»Sexismus wird immer noch oft verharmlost«

Sexismus ist für viele Frauen eine Alltagserfahrung. Die 16-jährige Alessia Chietti wollte das nicht länger hinnehmen.

Die Anne Frank Botschafterin Alessia Chietti setzt sich gegen Sexismus ein.
Die Anne Frank Botschafter*in Alessia Chietti setzt sich für Geschlechtergerechtigkeit ein.

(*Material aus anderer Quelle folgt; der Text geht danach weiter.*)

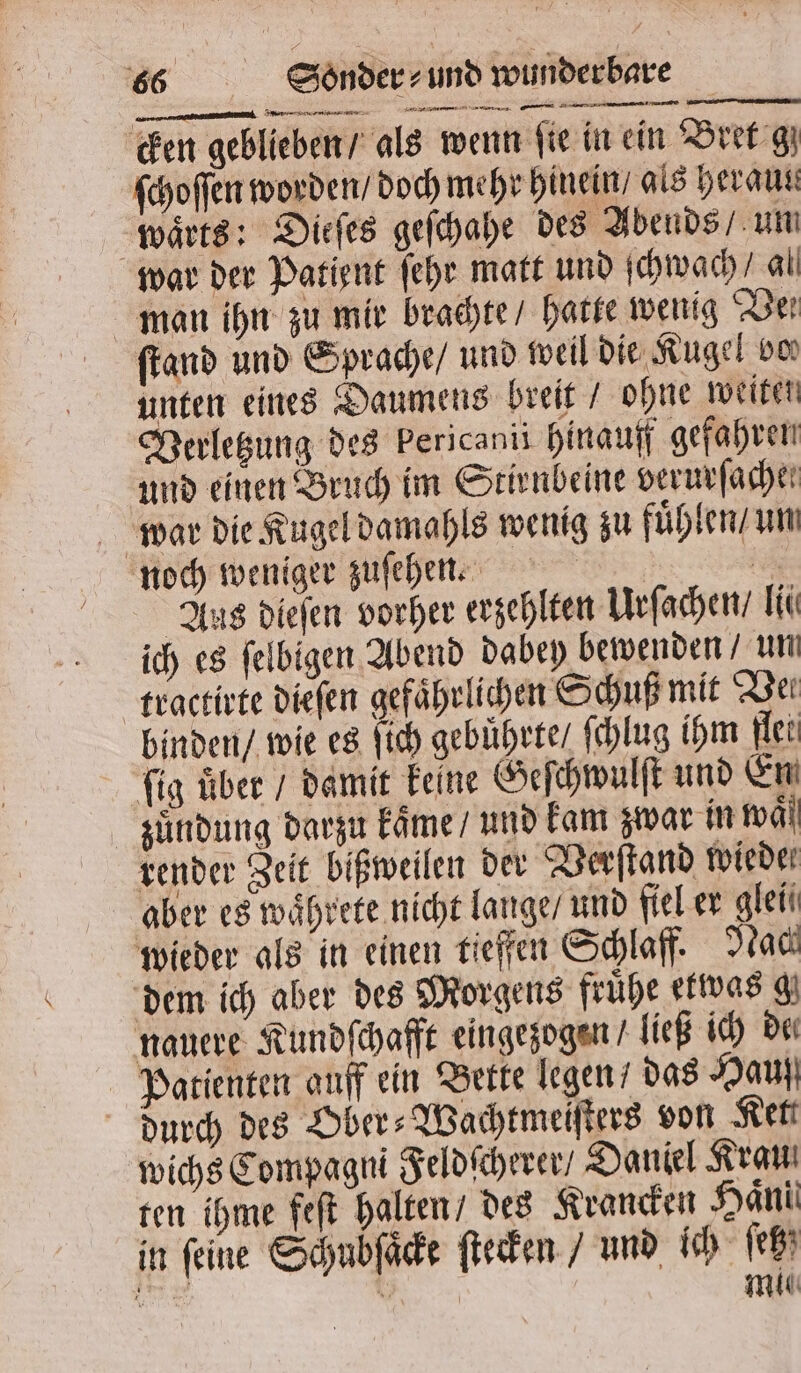 — —— —— — cken geblieben / als wenn fie in ein Bret gz ſchoſſen worden / doch mehr hinein / als heraus waͤrts: Dieſes geſchahe des Abends / um war der Patient ſehr matt und ſchwach al man ihn zu mir brachte / hatte wenig Ber ſtand und Sprache / und weil die Kugel von unten eines Daumens breit / ohne weiten Verletzung des Pericanis hinauff gefahren und einen Bruch im Stirnbeine verurſache. war die Kugel damahls wenig zu fuͤhlen / un noch weniger zuſehen. 1050 Aus dieſen vorher erzehlten Urſachen / li ich es felbigen Abend dabey bewenden un tractirte dieſen gefährlichen Schuß mit Dei binden / wie es ſich gebührte / ſchlug ihm flet ſig uͤber / damit keine Geſchwulſt und En zuͤndung darzu kaͤme / und kam zwar in wäll render Zeit bißweilen der Verſtand wieder aber es waͤhrete nicht lange / und fiel er glei wieder als in einen tieffen Schlaff. Nach dem ich aber des Morgens frühe etwas g nauere Kundſchafft eingezogen / ließ ich de Patienten auff ein Bette legen / das Hauß durch des Ober⸗Wachtmeiſters von Kei wichs Compagni Feldſcherer / Daniel Krauß ten ihme feſt halten / des Krancken Hanil in feine Schubſaͤcke ſtecken / und ich ſetz ea 1 | mu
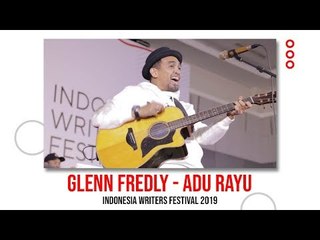 Glenn Fredly - Adu Rayu LIVE IWF 2019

Machosprüche, blöde Bemerkungen – fast jede Frau und fast jedes Mädchen hat schon einmal Sexismus erlebt. »Es fängt mit Klischees an«, sagt Alessia Chietti: »Frauen sind sensibel, schwach, können nicht einparken.« Dass sie nicht die einzige war, die sich darüber ärgerte, merkte die Gymnasiastin in einem Seminar in Berlin, bei dem sie sich zur Anne Frank Botschafterin ausbilden ließ. »Wir saßen zu fünft am Tisch und überlegten, was für ein Projekt wir umsetzen wollen«, erzählt die 16-Jährige. »Dabei kamen wir ziemlich schnell auf Diskriminierungen im Alltag zu sprechen, auf Täter- und Opferrollen und auch auf sexuelle Belästigung und Gewalt.« Die jungen Frauen beschlossen, in ihrem Heimatort Villingen-Schwenningen in Baden-Württemberg eine Podiumsdiskussion zu dem Thema zu veranstalten – Titel: GRL PWR. »Sexismus wird immer noch oft verharmlost«, sagt Alessia.

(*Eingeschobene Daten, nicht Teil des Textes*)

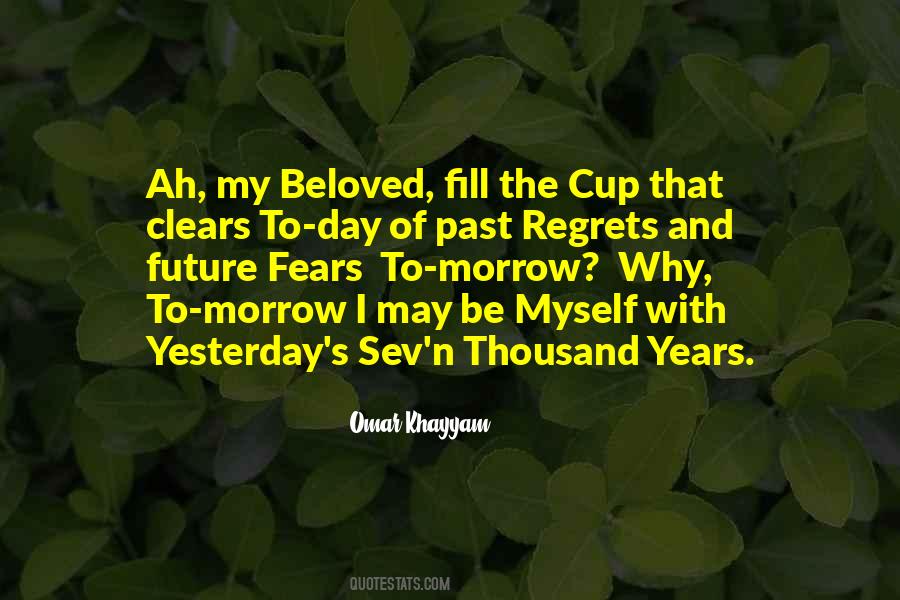 Quotes About Regrets Of The Past #1258317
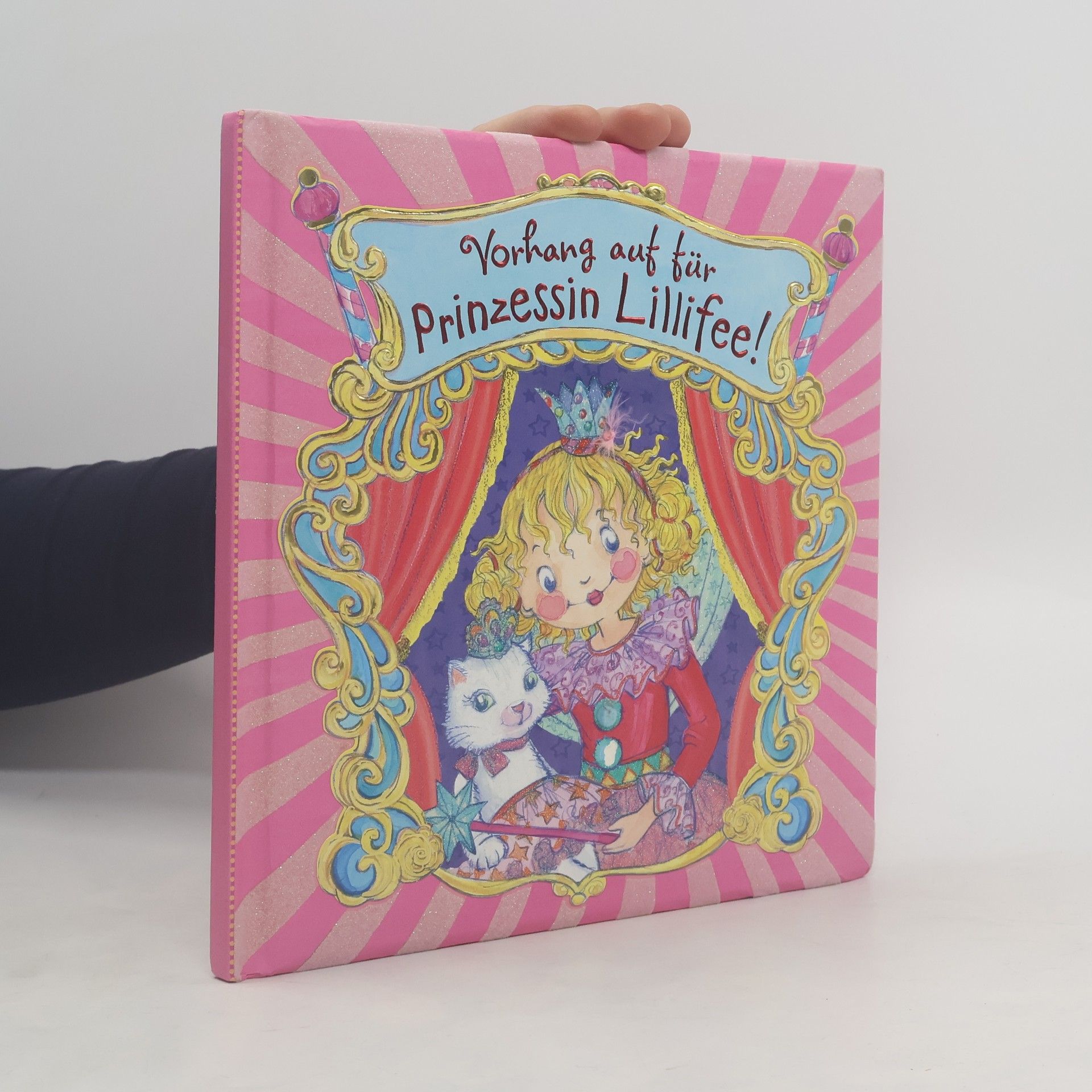 Monika Finsterbusch Vorhang auf für Prinzessin Lillifee!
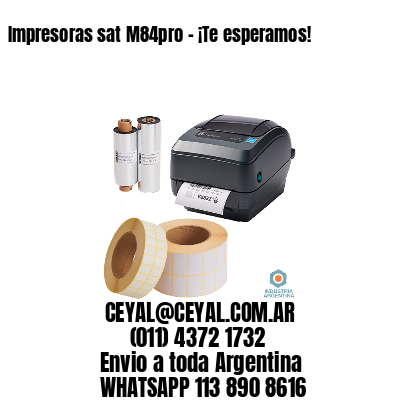 Impresoras sat M84pro – ¡Te esperamos!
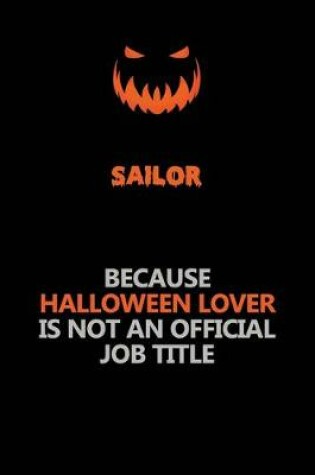 Cover of Sailor Because Halloween Lover Is Not An Official Job Title
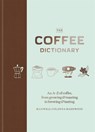 The Coffee Dictionary - Maxwell Colonna-Dashwood - 9781784723019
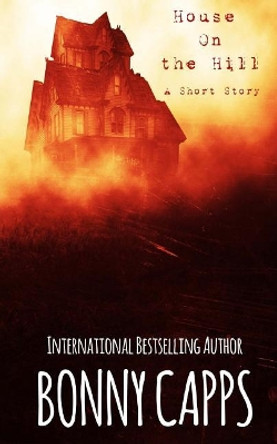 House on the Hill by Bonny Capps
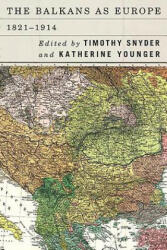 Balkans as Europe, 1821-1914 - Timothy Snyder (ISBN: 9781580469159)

Die jungen Frauen teilten sich in Zweiergruppen auf: Ein Team bereitete eine PowerPoint-Präsentation vor, Alessias Team gestaltete Plakate zur Bewerbung der Veranstaltung. »Wir haben sie bewusst schlicht gehalten und nur den Namen der Veranstaltung, den Ort und unsere drei Hashtags #sexismus, #aufklärung und #zivilcourage draufgeschrieben«, erzählt sie. »Und wir haben uns für Rot und Weiß entschieden – Pink schien uns zu klischeehaft.« Mit den Hashtags warben sie auch auf Instagram, Whatsapp und Snapchat für den Abend.

Ein Kurzfilm für Gleichberechtigung

Auf der Straße befragten sie Passanten, welche sexistischen Klischees sie kannten und ob sie schon einmal bei einem sexuellen Übergriff dazwischen gegangen seien. Die stärksten Antworten flossen in einen Kurzfilm ein, den sie bei der Podiumsdiskussion im Café des Villinger Jugend- und Kulturzentrums zeigten.

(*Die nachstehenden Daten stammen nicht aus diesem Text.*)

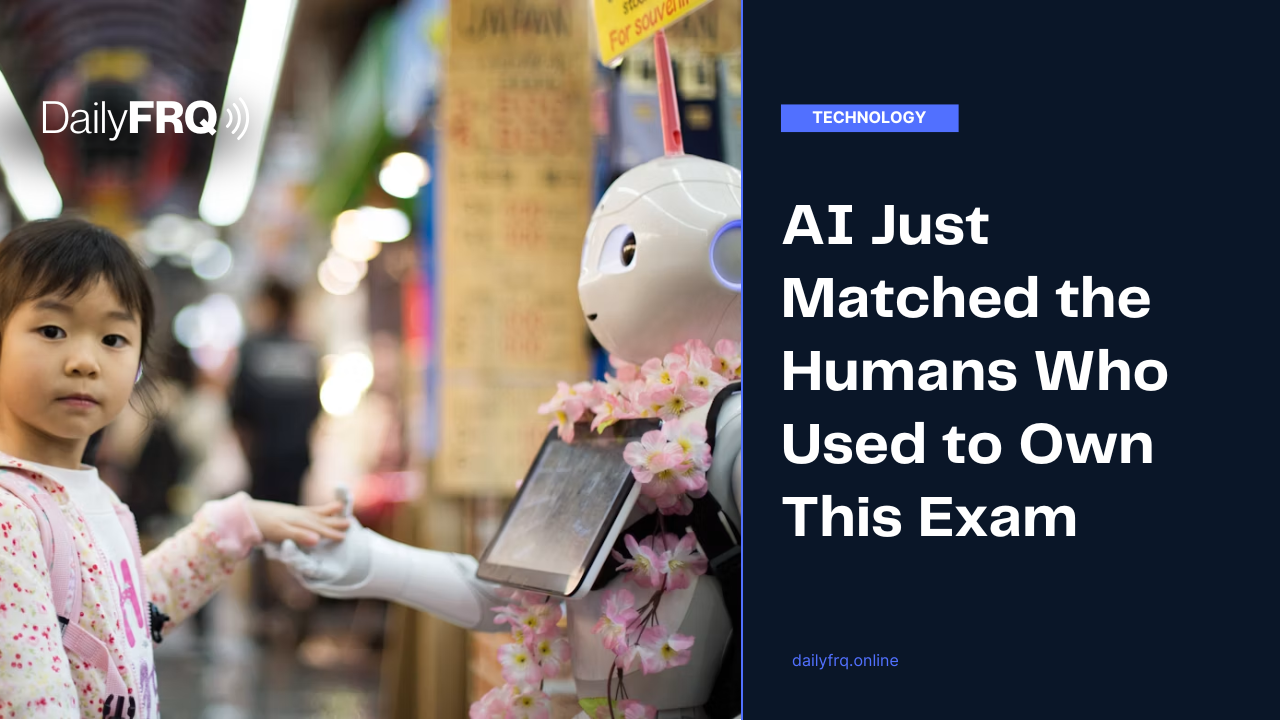 AI Just Matched the Humans Who Used to Own This Exam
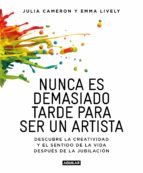 NUNCA ES DEMASIADO TARDE PARA SER UN ARTISTA NUNCA ES DEMASIADO TARDE PARA SER UN ARTISTA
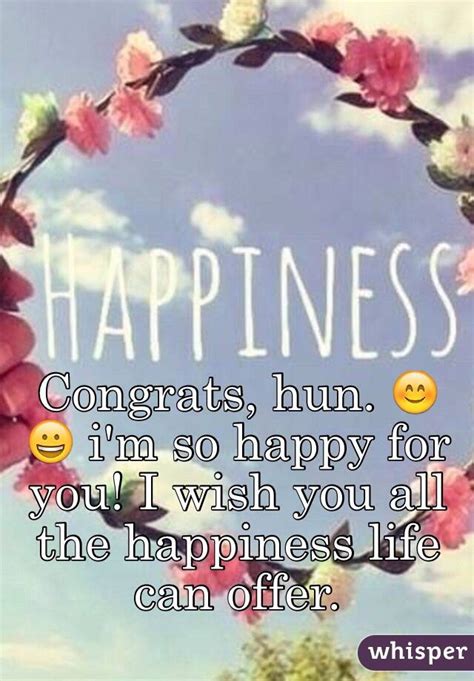We did not find results for: Congrats, hun. 😊😀 i'm so happy for you! I wish you all the ...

Den Diskussionsabend moderierten die jungen Frauen des Projektteams alle gemeinsam. Nach einem PowerPoint-Vortrag und einem Film ließen sie die knapp 30 Besucher*innen von ihren eigenen Erlebnissen mit Sexismus im Alltag erzählen. Dabei fiel Alessia auf: »Die meisten Männer im Publikum sagten, dass sie noch nie Opfer von  Sexismus geworden seien.«

Sie hofft, dass ihr Team das Bewusstsein des Publikums für sexuelle Diskriminierung schärfen konnte. Ihr selbst hat der Abend auch persönlich etwas gebracht: »Ich hatte schlimmes Lampenfieber, aber die Atmosphäre war richtig gut. Hinterher fand ich es fast schade, dass der Abend schon vorbei war.«

Erst Lampenfieber und dann Erfolg

Erst einmal will Alessia Chietti sich jetzt auf die Schule konzentrieren. Aber danach würde sie gern noch einmal eine Aktion auf die Beine stellen; den Kontakt zum Anne Frank Zentrum in Berlin hält sie bis heute. »GRL PWR war mein erstes, aber sicher nicht mein letztes Projekt«, sagt sie.